Meine Damen und Herren, der größte Ausgabenposten im Sozialhaushalt wie im Bundeshaushalt insgesamt werden auch im kommenden Jahr die Zuschüsse des Bundes an die Rentenversicherung sein. Mit etwa 100 Milliarden Euro im kommenden Jahr gibt der Bund nämlich ein Vielfaches als Zuschuss für die Versorgung unserer Rentner aus im Vergleich zu dem, was für die berufliche Integration von Migranten aufgewendet wird. Dieser Bundeszuschuss wird in den kommenden Jahren und Jahrzehnten weiter stark anwachsen müssen.

Wie reagiert nun die Bundesregierung auf diese Herausforderung? Die Bundesregierung verschärft unter anderem mit der doppelten Haltelinie die Probleme der Finanzierung unseres Sozialsystems weiter. Würde das so umgesetzt und beibehalten, müsste der Bundeszuschuss perspektivisch auf mehr als 200 Milliarden Euro jährlich anwachsen. Der „Focus“ titelte letzte Woche: „Zeitbombe Altersversorgung“. Und der Demografiebeauftragte der Unionsfraktion, unser geschätzter Kollege Michael Frieser, schreibt in einem aktuellen Beitrag in der „FAZ“ dazu – ich zitiere –:

Generationengerechtigkeit scheint nur noch eine Worthülse. Anstatt also zu einer nachhaltigen Finanzierbarkeit beizutragen, ist das Ziel wohl die Abschaffung des Rentensystems durch Nichtfinanzierbarkeit.

(Zuruf des Abg. Johannes Vogel [Olpe] [FDP])

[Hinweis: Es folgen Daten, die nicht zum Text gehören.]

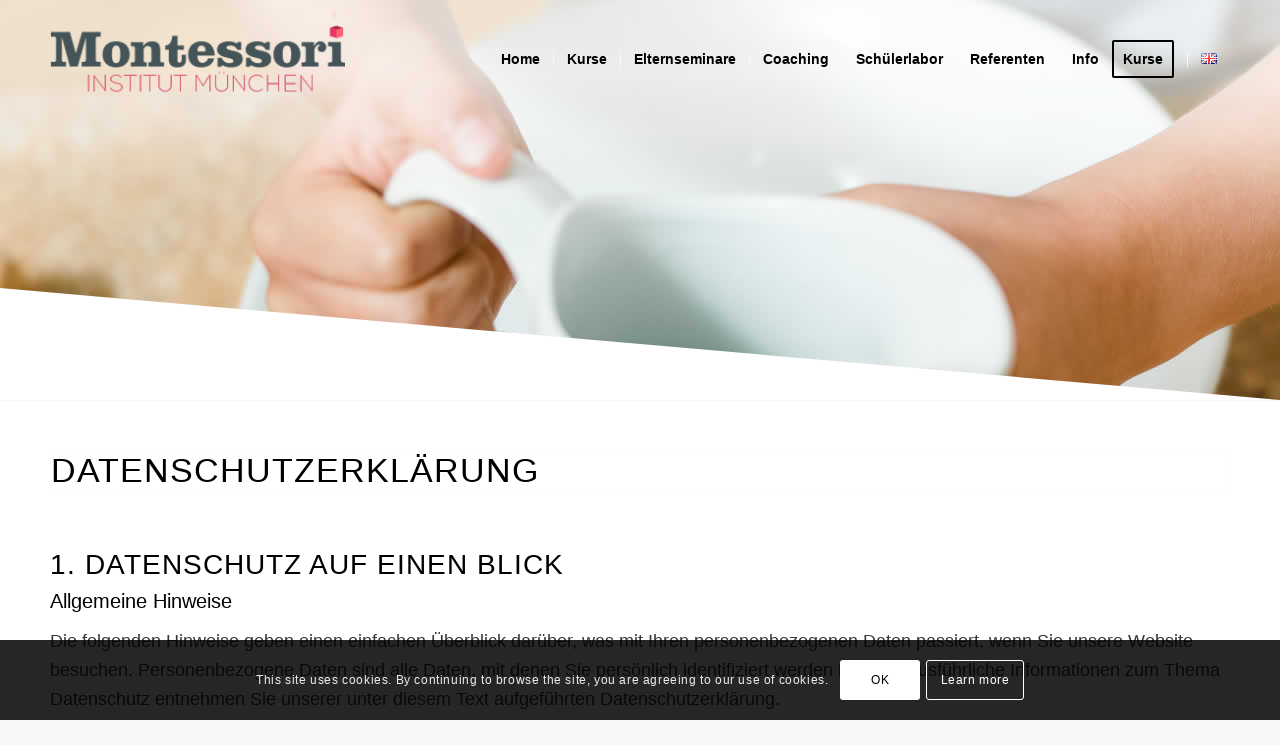

--- FILE ---
content_type: text/css
request_url: http://www.montessori-institute-munich.com/wp-content/uploads/dynamic_avia/avia_posts_css/post-588.css?ver=ver-1673536199
body_size: 433
content:
.avia-section.av-uk0rg-aabac9a5654769cc3380a0ee8c1deaee{background-repeat:no-repeat;background-image:url(http://www.montessori-institute-munich.com/wp-content/uploads/2017/05/bg-datenschutz.jpg);background-position:0% 0%;background-attachment:scroll}.avia-section.av-uk0rg-aabac9a5654769cc3380a0ee8c1deaee .av-extra-border-element .av-extra-border-inner{background-color:#ffffff} .flex_column.av-pu5sk-434994a264fcf837b07a0da18c14ea1a{-webkit-border-radius:0px 0px 0px 0px;-moz-border-radius:0px 0px 0px 0px;border-radius:0px 0px 0px 0px;padding:0px 0px 0px 0px} #top .av-special-heading.av-n4dqc-e295a2c2dca558c5f67f2a62ff49893f{padding-bottom:10px}body .av-special-heading.av-n4dqc-e295a2c2dca558c5f67f2a62ff49893f .av-special-heading-tag .heading-char{font-size:25px}.av-special-heading.av-n4dqc-e295a2c2dca558c5f67f2a62ff49893f .av-subheading{font-size:15px} .flex_column.av-1o5ks-f663e9f189729c02899b6d74121ca7ac{-webkit-border-radius:0px 0px 0px 0px;-moz-border-radius:0px 0px 0px 0px;border-radius:0px 0px 0px 0px;padding:0px 0px 0px 0px}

Meine Damen und Herren, schon heute ächzen die Leistungserbringer in Deutschland unter der Last von Steuern und Abgaben. Es ist daher wenig verwunderlich, wenn vonseiten der Wirtschaft Vorschläge für die Erhöhung des Renteneintrittsalters auf 72 Jahre erfolgen. Denn eine solche enorme Finanzlast engt nicht nur die finanziellen Spielräume des Bundes ein, sie senkt auch die zukünftige Attraktivität des Landes für mobile, qualifizierte Arbeitskräfte. Das schwächt massiv die Zukunftsfähigkeit, die Wettbewerbsfähigkeit von Unternehmen in Deutschland. Diese Unternehmen sind letztendlich der Ort, an dem motivierte Arbeitnehmer, zu denen vielleicht dann auch viele gut ausgebildete und integrierte Migranten gehören, den Wohlstand erarbeiten bzw. produzieren, von dem die Menschen in Deutschland einst leben werden.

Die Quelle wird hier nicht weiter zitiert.